### Listed records ###

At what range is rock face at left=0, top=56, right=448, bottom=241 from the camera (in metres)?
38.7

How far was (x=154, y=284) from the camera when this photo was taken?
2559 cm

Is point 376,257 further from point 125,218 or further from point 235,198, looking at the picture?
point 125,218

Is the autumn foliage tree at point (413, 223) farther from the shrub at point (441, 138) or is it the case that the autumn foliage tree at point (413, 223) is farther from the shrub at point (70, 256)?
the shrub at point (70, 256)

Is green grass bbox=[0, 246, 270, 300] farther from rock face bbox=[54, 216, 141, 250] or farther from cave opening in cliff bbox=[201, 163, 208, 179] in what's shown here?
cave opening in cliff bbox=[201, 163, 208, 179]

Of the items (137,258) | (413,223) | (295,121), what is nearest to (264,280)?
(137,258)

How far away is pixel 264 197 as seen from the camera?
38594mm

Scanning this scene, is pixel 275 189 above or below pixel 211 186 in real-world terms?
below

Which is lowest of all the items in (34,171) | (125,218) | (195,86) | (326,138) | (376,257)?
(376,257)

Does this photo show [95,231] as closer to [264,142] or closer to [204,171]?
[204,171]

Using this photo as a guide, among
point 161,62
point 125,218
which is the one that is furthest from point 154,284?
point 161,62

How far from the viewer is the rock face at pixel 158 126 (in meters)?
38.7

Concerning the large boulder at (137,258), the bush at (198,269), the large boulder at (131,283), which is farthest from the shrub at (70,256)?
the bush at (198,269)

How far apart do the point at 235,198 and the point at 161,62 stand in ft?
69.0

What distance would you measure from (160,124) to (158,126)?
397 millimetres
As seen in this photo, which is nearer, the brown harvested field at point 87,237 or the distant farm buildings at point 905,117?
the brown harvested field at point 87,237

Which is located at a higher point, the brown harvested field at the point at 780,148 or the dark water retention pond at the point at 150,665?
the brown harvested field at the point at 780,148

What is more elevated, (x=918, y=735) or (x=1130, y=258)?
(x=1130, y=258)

###

What the task requires => Please change every "camera" in the material above to "lens", keeping everything else the same.

Reply =>
At what range is rock face at left=0, top=56, right=448, bottom=241 from the lens (in metres)?
38.7

How far was (x=154, y=284) from the lens when this photo was taken?
2559 cm

Is point 376,257 further from point 125,218 or further from point 235,198, looking at the picture?
point 125,218

Is the autumn foliage tree at point (413, 223) farther from the shrub at point (441, 138) or is it the case that the autumn foliage tree at point (413, 223) is farther from the shrub at point (70, 256)?
the shrub at point (70, 256)

Is green grass bbox=[0, 246, 270, 300] farther from rock face bbox=[54, 216, 141, 250] or farther from cave opening in cliff bbox=[201, 163, 208, 179] in what's shown here?
cave opening in cliff bbox=[201, 163, 208, 179]

Of the items (137,258) | (413,223) | (295,121), what is nearest to (264,280)?
(137,258)

How far away is pixel 264 197 as seen from the lens?
38594mm

Scanning this scene, is pixel 275 189 above or below pixel 211 186 in real-world terms?
below

Which is lowest of all the items in (34,171) | (125,218) | (195,86) | (326,138) | (376,257)?
(376,257)

Does this photo show [95,231] as closer to [264,142] or closer to [204,171]?
[204,171]

Using this photo as a guide, among
point 161,62
point 125,218
which is the one that is furthest from point 154,284?
point 161,62

How far from the viewer is the rock face at pixel 158 126 (in meters)?
38.7

Concerning the large boulder at (137,258), the bush at (198,269), the large boulder at (131,283), which is farthest from the shrub at (70,256)?
the bush at (198,269)

How far apart do the point at 235,198 and the point at 161,62 stand in ft?
69.0

What distance would you measure from (160,124) to (158,126)?
397 millimetres
As seen in this photo, which is nearer, the brown harvested field at point 87,237 or the distant farm buildings at point 905,117?
the brown harvested field at point 87,237

Which is located at a higher point, the brown harvested field at the point at 780,148 or the dark water retention pond at the point at 150,665?
the brown harvested field at the point at 780,148

What is more elevated, (x=918, y=735) or (x=1130, y=258)?
(x=1130, y=258)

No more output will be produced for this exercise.